>> begin RECORDS

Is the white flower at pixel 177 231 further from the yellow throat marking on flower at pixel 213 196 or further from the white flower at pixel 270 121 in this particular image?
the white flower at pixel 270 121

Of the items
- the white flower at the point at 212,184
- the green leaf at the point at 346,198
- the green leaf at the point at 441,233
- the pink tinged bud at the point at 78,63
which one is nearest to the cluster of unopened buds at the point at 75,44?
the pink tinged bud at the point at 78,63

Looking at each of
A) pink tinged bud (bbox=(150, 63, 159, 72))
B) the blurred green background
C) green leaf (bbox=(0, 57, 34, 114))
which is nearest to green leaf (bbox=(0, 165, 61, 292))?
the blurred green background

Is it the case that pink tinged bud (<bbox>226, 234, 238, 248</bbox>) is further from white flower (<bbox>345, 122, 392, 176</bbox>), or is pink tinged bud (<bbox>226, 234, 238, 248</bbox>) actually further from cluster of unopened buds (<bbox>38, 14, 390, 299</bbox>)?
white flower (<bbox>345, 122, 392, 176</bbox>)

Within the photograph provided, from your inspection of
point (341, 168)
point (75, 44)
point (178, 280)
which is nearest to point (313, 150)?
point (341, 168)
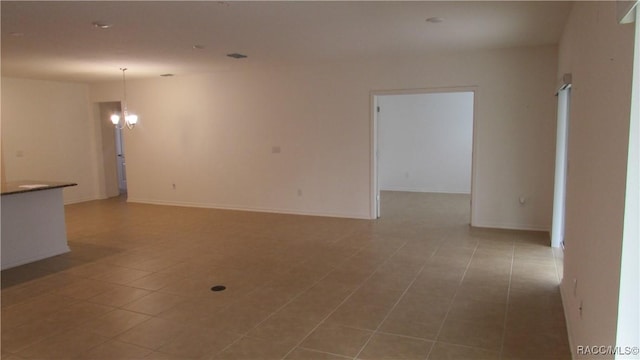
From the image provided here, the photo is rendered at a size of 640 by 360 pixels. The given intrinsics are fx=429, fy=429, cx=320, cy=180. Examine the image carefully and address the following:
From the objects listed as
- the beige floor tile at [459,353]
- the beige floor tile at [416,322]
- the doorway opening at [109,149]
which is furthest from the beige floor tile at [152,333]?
the doorway opening at [109,149]

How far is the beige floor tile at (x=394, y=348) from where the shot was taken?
9.05 ft

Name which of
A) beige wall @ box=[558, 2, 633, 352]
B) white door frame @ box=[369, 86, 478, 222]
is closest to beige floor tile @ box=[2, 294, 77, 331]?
beige wall @ box=[558, 2, 633, 352]

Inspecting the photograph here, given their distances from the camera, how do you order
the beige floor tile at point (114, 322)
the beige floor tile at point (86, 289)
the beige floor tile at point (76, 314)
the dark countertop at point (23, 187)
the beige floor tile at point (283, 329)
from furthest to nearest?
the dark countertop at point (23, 187) < the beige floor tile at point (86, 289) < the beige floor tile at point (76, 314) < the beige floor tile at point (114, 322) < the beige floor tile at point (283, 329)

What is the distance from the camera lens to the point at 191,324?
328 cm

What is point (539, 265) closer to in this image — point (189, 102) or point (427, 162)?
point (427, 162)

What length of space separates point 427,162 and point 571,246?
661cm

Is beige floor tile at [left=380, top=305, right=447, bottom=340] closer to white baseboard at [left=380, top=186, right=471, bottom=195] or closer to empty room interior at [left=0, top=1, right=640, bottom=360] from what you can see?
empty room interior at [left=0, top=1, right=640, bottom=360]

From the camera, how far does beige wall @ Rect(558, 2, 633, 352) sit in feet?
5.15

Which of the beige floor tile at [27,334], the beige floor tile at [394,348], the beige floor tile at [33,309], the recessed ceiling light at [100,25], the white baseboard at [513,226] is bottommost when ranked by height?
the beige floor tile at [27,334]

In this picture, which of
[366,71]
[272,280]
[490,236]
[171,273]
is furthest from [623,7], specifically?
[366,71]

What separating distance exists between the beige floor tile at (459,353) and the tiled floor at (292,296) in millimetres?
12

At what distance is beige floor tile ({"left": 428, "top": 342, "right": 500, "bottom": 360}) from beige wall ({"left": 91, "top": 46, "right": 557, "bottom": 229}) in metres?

>> end RECORDS

§ WHAT IS ASKED
Retype all of the material above word for word, leaving out the pictures.

§ COMPLETED EXERCISE
Is the white flower at pixel 177 231 further from the yellow throat marking on flower at pixel 213 196 or further from the white flower at pixel 270 121 in this particular image?
the white flower at pixel 270 121

Of the items
- the white flower at the point at 212,184
- the green leaf at the point at 346,198
- the green leaf at the point at 441,233
- the pink tinged bud at the point at 78,63
which one is nearest to the cluster of unopened buds at the point at 75,44?
the pink tinged bud at the point at 78,63

Looking at each of
A) pink tinged bud (bbox=(150, 63, 159, 72))
B) the blurred green background
C) green leaf (bbox=(0, 57, 34, 114))
which is nearest to green leaf (bbox=(0, 165, 61, 292))?
the blurred green background

Is it the case that pink tinged bud (<bbox>226, 234, 238, 248</bbox>) is further from white flower (<bbox>345, 122, 392, 176</bbox>), or is pink tinged bud (<bbox>226, 234, 238, 248</bbox>) actually further from cluster of unopened buds (<bbox>38, 14, 390, 299</bbox>)?
white flower (<bbox>345, 122, 392, 176</bbox>)

Within the photograph provided, from your inspection of
point (341, 168)
point (75, 44)
point (178, 280)
which is nearest to point (313, 150)?
point (341, 168)
From the image provided here, the photo is rendered at a size of 640 by 360 pixels. The given intrinsics are fx=429, fy=429, cx=320, cy=180. Examine the image carefully and address the following:
From the objects listed as
- the beige floor tile at [459,353]
- the beige floor tile at [416,322]
- the doorway opening at [109,149]
which is furthest from the beige floor tile at [152,333]?
the doorway opening at [109,149]

How far is the beige floor tile at (x=394, y=348) from where the shot was taken?
9.05 ft

Name which of
A) beige wall @ box=[558, 2, 633, 352]
B) white door frame @ box=[369, 86, 478, 222]
is closest to beige floor tile @ box=[2, 294, 77, 331]?
beige wall @ box=[558, 2, 633, 352]

Inspecting the photograph here, given their distances from the camera, how do you order
the beige floor tile at point (114, 322)
the beige floor tile at point (86, 289)
the beige floor tile at point (76, 314)
the dark countertop at point (23, 187)
the beige floor tile at point (283, 329)
from furthest to nearest?
the dark countertop at point (23, 187) < the beige floor tile at point (86, 289) < the beige floor tile at point (76, 314) < the beige floor tile at point (114, 322) < the beige floor tile at point (283, 329)

What is the distance from the camera lens to the point at 191,324?
328 cm

What is point (539, 265) closer to in this image — point (189, 102) or point (427, 162)?
point (427, 162)

What length of space separates point 427,162 and point 571,246?
661cm

Is beige floor tile at [left=380, top=305, right=447, bottom=340] closer to white baseboard at [left=380, top=186, right=471, bottom=195] or closer to empty room interior at [left=0, top=1, right=640, bottom=360] from what you can see?
empty room interior at [left=0, top=1, right=640, bottom=360]

From the camera, how far does beige wall @ Rect(558, 2, 633, 352) sit in feet?
5.15

Which of the beige floor tile at [27,334], the beige floor tile at [394,348], the beige floor tile at [33,309], the recessed ceiling light at [100,25], the white baseboard at [513,226] is bottommost when ranked by height?
the beige floor tile at [27,334]

In this picture, which of
[366,71]
[272,280]
[490,236]
[171,273]
is furthest from [623,7], specifically?
[366,71]

What separating distance exists between the beige floor tile at (459,353) and the tiled floor at (292,296) in millimetres?
12

At what distance is beige floor tile ({"left": 428, "top": 342, "right": 500, "bottom": 360}) from beige wall ({"left": 91, "top": 46, "right": 557, "bottom": 229}) in metres?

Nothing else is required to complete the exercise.